Cannon soon became one of the UK’s leading trials drivers but when others saw his Cannon Mk1 they wanted one including hotshoe Rex Chappell, who would win the British Sporting Trials Championship over ten times.
Cannon’s trials cars became the dominant marque beating the likes of Cotton, Cannonball, Canhi, Hartford and their main rival Alexis and Mike probably sold around 120 of them, the majority of them in kit form
It should be remembered that back in the fifties, many talented engineers were involved in trialling. Colin Chapman included.
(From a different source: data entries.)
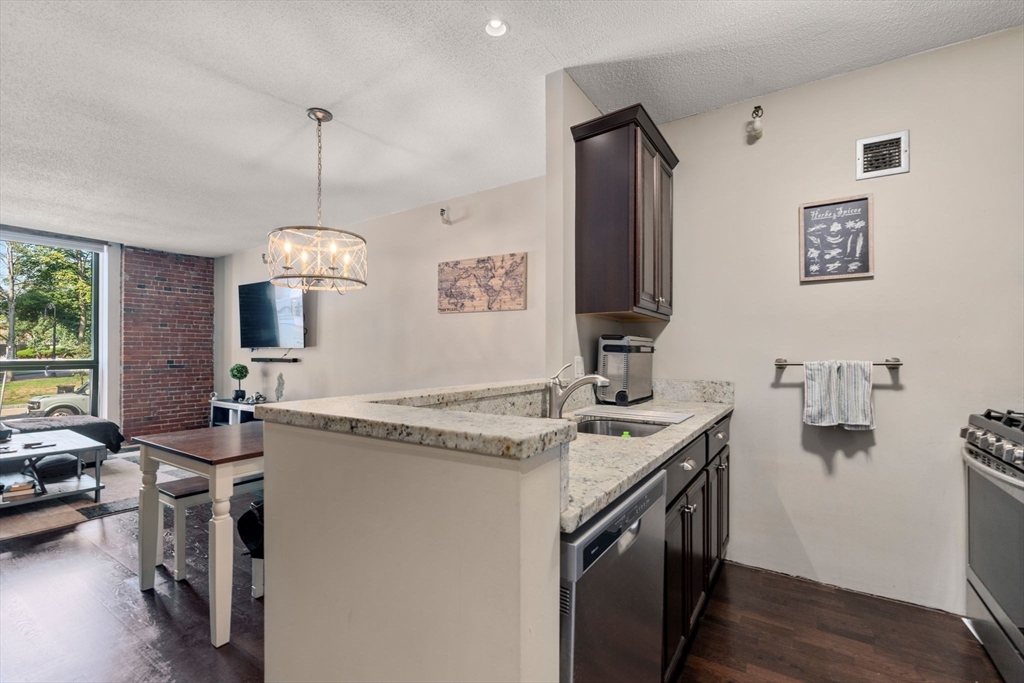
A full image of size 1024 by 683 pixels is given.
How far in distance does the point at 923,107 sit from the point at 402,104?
8.25 feet

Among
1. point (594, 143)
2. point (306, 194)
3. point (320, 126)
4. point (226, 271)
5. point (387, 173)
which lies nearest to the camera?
point (594, 143)

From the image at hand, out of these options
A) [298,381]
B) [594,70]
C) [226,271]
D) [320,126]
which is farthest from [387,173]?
[226,271]

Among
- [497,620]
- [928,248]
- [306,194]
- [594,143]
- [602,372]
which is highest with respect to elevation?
[306,194]

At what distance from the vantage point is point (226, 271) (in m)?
6.21

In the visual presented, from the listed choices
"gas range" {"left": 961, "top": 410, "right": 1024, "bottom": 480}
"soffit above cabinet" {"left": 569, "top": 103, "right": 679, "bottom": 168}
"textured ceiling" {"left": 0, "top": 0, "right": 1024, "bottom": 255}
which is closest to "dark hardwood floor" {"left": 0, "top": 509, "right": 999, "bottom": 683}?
"gas range" {"left": 961, "top": 410, "right": 1024, "bottom": 480}

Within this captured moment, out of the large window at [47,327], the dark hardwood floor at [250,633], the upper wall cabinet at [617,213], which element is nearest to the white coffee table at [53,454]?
the dark hardwood floor at [250,633]

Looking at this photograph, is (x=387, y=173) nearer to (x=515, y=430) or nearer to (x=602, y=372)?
(x=602, y=372)

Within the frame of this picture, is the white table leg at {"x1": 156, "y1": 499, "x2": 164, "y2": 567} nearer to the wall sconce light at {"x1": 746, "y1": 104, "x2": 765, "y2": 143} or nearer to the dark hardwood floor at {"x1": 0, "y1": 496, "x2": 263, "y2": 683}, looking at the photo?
the dark hardwood floor at {"x1": 0, "y1": 496, "x2": 263, "y2": 683}

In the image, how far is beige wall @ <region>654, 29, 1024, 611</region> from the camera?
6.49ft

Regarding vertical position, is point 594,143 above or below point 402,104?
below

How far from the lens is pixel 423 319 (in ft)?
13.8

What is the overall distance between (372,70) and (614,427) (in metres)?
2.01

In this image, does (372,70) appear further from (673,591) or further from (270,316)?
(270,316)

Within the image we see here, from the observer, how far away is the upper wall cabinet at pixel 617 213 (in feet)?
6.93
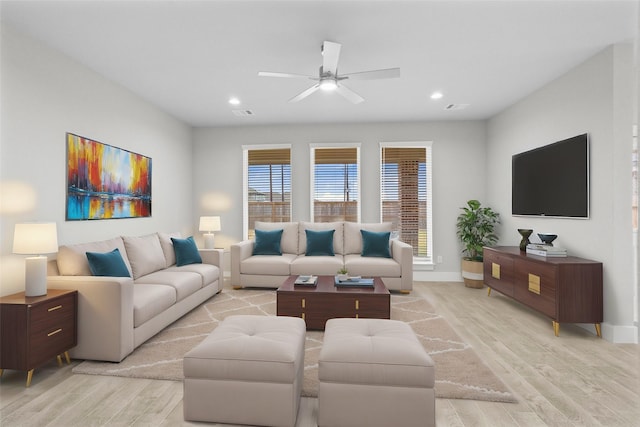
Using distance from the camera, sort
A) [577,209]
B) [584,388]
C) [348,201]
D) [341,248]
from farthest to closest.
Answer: [348,201], [341,248], [577,209], [584,388]

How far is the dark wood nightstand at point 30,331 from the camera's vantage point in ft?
6.82

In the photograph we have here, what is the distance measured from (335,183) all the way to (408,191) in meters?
1.29

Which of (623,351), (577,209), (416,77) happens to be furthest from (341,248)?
(623,351)

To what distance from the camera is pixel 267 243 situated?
496 cm

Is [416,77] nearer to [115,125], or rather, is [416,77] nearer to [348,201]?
[348,201]

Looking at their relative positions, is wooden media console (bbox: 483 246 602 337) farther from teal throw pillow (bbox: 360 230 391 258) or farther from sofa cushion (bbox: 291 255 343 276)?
sofa cushion (bbox: 291 255 343 276)

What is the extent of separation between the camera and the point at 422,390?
1.65 meters

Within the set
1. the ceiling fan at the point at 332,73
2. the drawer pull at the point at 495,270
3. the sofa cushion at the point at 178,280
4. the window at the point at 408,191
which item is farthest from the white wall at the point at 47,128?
the drawer pull at the point at 495,270

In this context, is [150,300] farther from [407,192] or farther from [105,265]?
[407,192]

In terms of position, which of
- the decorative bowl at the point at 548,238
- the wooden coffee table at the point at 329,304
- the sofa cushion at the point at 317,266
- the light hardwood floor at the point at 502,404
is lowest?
the light hardwood floor at the point at 502,404

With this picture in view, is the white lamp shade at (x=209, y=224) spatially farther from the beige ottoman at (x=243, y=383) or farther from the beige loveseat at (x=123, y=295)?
the beige ottoman at (x=243, y=383)

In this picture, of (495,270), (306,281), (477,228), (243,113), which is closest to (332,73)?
(306,281)

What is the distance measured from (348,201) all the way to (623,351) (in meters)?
3.85

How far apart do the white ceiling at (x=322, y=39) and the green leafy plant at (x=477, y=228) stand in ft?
5.79
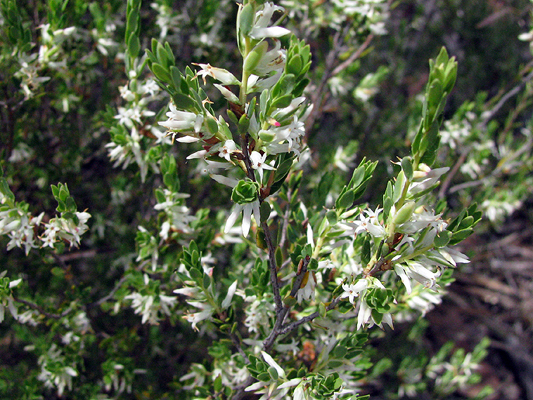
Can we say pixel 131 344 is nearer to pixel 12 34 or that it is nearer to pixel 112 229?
pixel 112 229

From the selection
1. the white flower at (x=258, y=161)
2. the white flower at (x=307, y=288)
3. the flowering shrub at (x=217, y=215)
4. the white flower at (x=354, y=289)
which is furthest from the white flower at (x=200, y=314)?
the white flower at (x=258, y=161)

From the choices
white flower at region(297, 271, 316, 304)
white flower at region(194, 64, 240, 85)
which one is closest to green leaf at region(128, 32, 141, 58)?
white flower at region(194, 64, 240, 85)

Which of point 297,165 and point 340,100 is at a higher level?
point 297,165

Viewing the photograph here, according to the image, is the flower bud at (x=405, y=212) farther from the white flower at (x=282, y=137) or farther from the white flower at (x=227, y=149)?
the white flower at (x=227, y=149)

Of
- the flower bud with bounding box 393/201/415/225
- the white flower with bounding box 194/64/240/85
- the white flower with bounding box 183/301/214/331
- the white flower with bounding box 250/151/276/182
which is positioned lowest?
the white flower with bounding box 183/301/214/331

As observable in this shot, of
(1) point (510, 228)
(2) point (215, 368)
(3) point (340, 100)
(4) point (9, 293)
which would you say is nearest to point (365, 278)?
(2) point (215, 368)

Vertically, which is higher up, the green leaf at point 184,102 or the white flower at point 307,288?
the green leaf at point 184,102

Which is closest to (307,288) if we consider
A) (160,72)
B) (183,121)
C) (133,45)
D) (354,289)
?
(354,289)

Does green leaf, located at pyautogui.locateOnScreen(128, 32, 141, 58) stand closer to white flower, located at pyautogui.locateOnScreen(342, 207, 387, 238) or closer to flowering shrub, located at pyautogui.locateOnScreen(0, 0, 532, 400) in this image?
flowering shrub, located at pyautogui.locateOnScreen(0, 0, 532, 400)
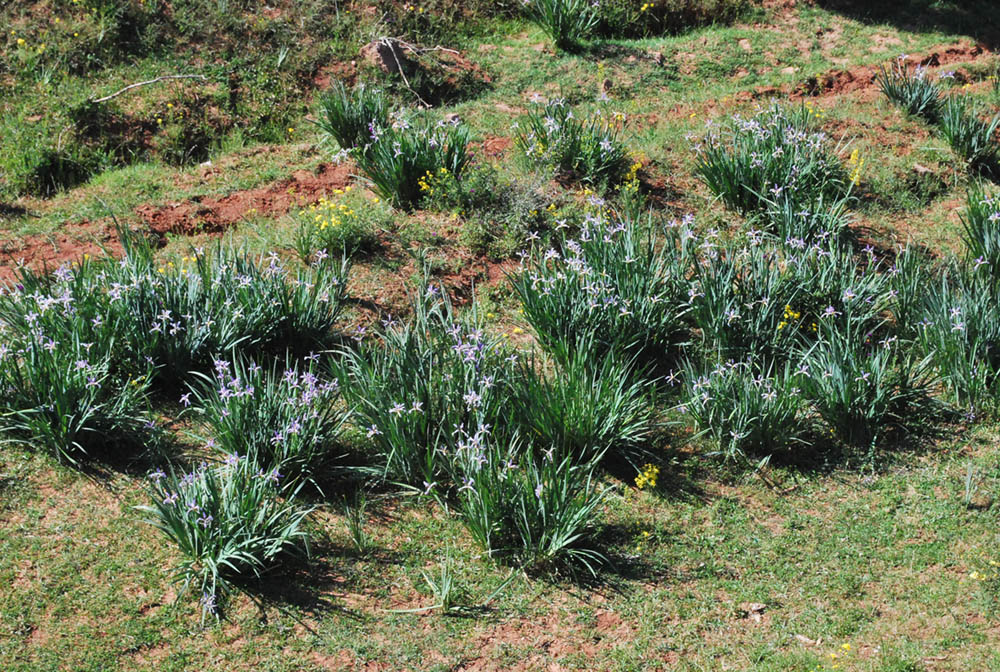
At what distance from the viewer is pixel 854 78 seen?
9820mm

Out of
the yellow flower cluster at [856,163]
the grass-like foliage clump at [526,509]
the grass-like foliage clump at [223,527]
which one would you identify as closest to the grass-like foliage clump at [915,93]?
the yellow flower cluster at [856,163]

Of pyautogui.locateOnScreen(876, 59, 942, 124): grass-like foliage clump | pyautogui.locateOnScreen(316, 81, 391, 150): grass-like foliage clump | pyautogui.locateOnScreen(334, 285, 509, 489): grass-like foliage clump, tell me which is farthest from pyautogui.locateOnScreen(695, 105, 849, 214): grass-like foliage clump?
pyautogui.locateOnScreen(334, 285, 509, 489): grass-like foliage clump

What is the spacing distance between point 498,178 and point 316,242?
1548 mm

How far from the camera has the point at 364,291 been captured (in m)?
7.07

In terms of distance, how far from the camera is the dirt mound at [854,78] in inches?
380

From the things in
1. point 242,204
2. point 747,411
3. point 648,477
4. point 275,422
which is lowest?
point 648,477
Indeed, three of the first four Lotus models were officially trials cars.
What isn’t quite so well known is that Mike also produced over 200 Cannon trailers from 1973 after one of his customers suggested it would be a great idea. Mini racers of the early sixties also loved them. During this time Cannon was a world record holder, classed as the world’s biggest one-man car manufacturing company by the Guinness Book of Records.
Cannon seriously injured his back during his trailer building period and packed up in late 1974. Incredible that on his own he got 200 of them out of the door. To help him recuperate he returned to Australia for an extended holiday for several months.
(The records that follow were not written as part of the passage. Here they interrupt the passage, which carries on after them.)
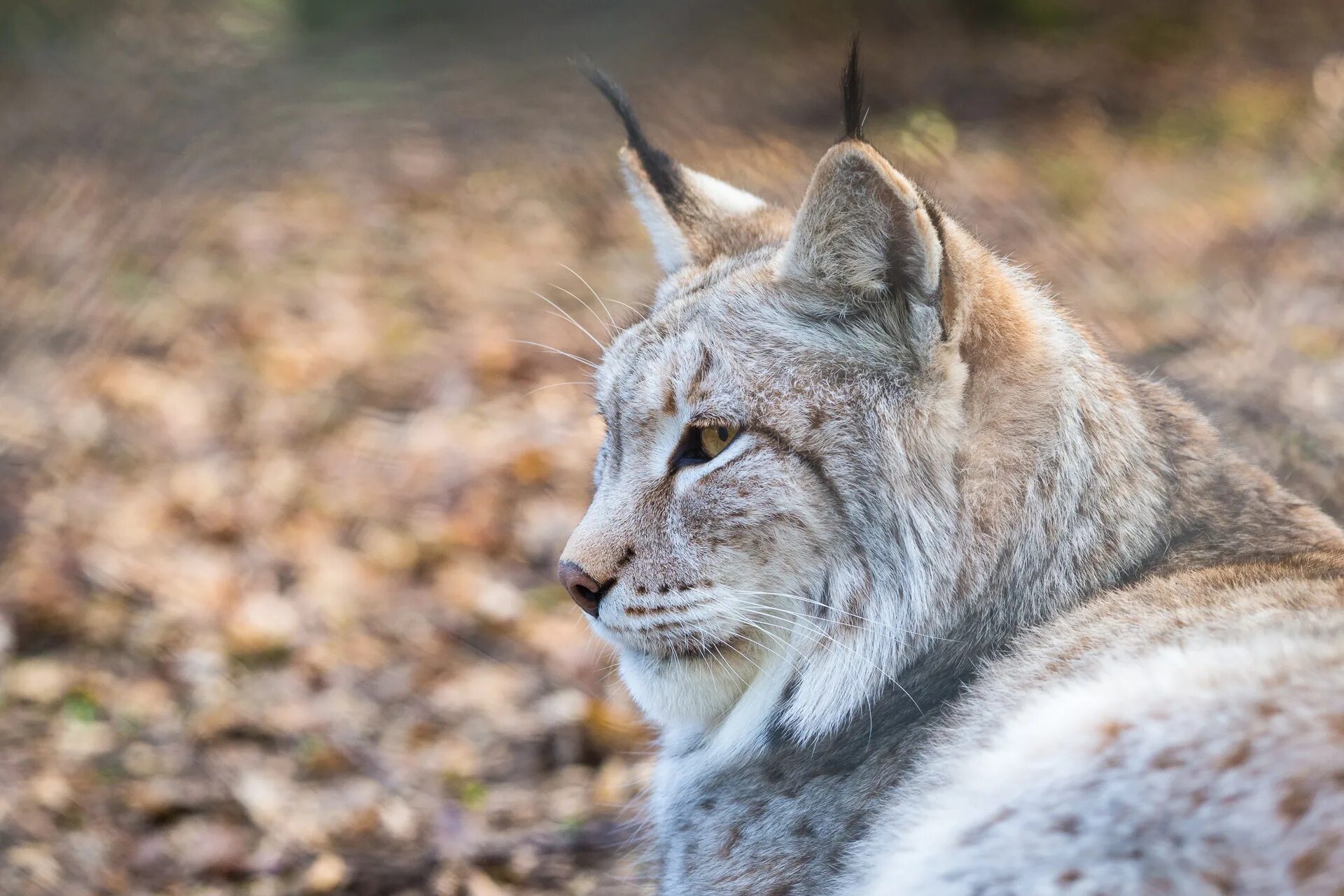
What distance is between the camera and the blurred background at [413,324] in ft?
12.6

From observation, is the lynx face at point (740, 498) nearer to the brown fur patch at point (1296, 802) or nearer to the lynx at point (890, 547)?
the lynx at point (890, 547)

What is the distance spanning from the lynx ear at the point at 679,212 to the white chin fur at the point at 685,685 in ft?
3.32

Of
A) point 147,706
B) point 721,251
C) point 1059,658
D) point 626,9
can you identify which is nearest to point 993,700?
point 1059,658

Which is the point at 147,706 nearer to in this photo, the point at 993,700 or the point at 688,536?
the point at 688,536

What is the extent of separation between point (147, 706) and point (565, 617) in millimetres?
1494

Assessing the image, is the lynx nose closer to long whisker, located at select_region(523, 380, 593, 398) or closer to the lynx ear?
long whisker, located at select_region(523, 380, 593, 398)

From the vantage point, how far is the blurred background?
3.85 metres

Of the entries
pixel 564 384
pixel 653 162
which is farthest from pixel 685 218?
pixel 564 384

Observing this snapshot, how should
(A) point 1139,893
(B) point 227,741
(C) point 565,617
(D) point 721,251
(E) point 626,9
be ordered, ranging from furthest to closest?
1. (E) point 626,9
2. (C) point 565,617
3. (B) point 227,741
4. (D) point 721,251
5. (A) point 1139,893

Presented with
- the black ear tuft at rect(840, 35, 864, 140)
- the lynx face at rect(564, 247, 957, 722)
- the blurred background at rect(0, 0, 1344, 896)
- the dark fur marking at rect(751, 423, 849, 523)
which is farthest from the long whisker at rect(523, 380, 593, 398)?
the black ear tuft at rect(840, 35, 864, 140)

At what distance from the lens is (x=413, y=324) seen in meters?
7.13

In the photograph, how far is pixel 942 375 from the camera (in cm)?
240

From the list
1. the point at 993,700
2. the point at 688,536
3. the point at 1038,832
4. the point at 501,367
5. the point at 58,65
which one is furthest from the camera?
the point at 58,65

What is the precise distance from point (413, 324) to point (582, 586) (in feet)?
15.8
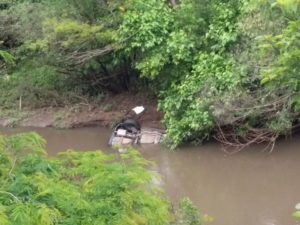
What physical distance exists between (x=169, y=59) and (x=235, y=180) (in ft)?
10.4

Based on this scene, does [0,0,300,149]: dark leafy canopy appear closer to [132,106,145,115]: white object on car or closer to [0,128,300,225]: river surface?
[0,128,300,225]: river surface

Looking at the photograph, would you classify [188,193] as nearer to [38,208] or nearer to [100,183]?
[100,183]

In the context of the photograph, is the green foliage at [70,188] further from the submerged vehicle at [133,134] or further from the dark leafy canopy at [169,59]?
the submerged vehicle at [133,134]

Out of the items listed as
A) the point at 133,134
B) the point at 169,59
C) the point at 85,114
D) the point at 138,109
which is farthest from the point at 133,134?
the point at 85,114

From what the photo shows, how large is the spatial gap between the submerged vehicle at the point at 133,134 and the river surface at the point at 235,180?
9.0 inches

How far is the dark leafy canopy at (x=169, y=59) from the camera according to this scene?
9.43 metres

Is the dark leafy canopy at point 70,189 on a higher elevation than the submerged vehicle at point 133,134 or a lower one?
higher

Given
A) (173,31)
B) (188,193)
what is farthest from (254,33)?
(188,193)

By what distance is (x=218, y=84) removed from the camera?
32.3ft

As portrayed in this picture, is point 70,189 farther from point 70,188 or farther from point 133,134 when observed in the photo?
point 133,134

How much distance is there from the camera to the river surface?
755cm

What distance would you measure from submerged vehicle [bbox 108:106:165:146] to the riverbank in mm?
565

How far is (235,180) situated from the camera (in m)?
8.71

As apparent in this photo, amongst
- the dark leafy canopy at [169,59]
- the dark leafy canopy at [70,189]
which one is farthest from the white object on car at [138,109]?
the dark leafy canopy at [70,189]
When he returned to the UK he was on the mend and he built a trials car for Colin Taylor, then another for Russell Thompson, the boss of Pitstop Accessories in Orpington, who also sponsored the Sporting Trials Championship.
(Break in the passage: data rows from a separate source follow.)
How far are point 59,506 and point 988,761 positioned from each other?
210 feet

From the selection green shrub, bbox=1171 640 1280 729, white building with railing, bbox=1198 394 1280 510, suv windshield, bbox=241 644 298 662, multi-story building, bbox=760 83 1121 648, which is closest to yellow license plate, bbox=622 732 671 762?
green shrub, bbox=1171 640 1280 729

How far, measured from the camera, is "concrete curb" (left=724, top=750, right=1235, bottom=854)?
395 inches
Cannon hated the fact that by the mid-seventies trials cars were becoming what he described as ‘over complicated’ and therefore overly expensive when by contrast his could be DIY built for around £1000.
Cannons featured a delicate little steel tube spaceframe chassis, aluminium panels, wraparound Perspex flyscreen and proper ‘fiddle’ brakes with external levers on each side of the car, ideal for trialling up and down adverse camber, steep and muddy hillsides.
Power usually came from Ford sidevalve (Ford Ten-spec 1172cc) or A-series engines. Kits cost £77 10s in 1967. Front suspension was from Ford Ten with the rear set up consisting of a solid ‘live’ axle and transverse leaf springs.
Most Cannons were supplied in kit form as mentioned with the aluminium and GRP body panels pre-fitted to the chassis leaving the customer to just supply and fit the engine, wheels, tyres and axles.
Mike returned to his native Tasmania in 1981 and had a happy retirement. He died in 2005, aged 77.
Cannon Engineering 1964-81
Approx 120 made
CANNON GT
What also isn’t often highlighted is that in 1964 Mike Cannon built a delicate-looking fixed-head Coupé. It was built to take on the all-dominant Diva GT in clubmans GT race classes.
It had spaceframe chassis with aluminium and GRP body and suspension from an Elan 26R with Rotoflex couplings and other mechanical parts from a Lotus 23A. The engine was a Ford 1098cc ‘screamer’.
The car featured a Lenham Spitfire GRP roof panel, limited slip diff, Lotus Cortina ‘Bullet’ gearbox and twin Weber 40 DCOE carbs.
I do so like the fact that Mike Cannon would regularly say that he didn’t have a job rather than just a collection of hobbies that kept him busy and he described himself as a ‘bit of a dabbler’. Maybe so, but a very good one, though!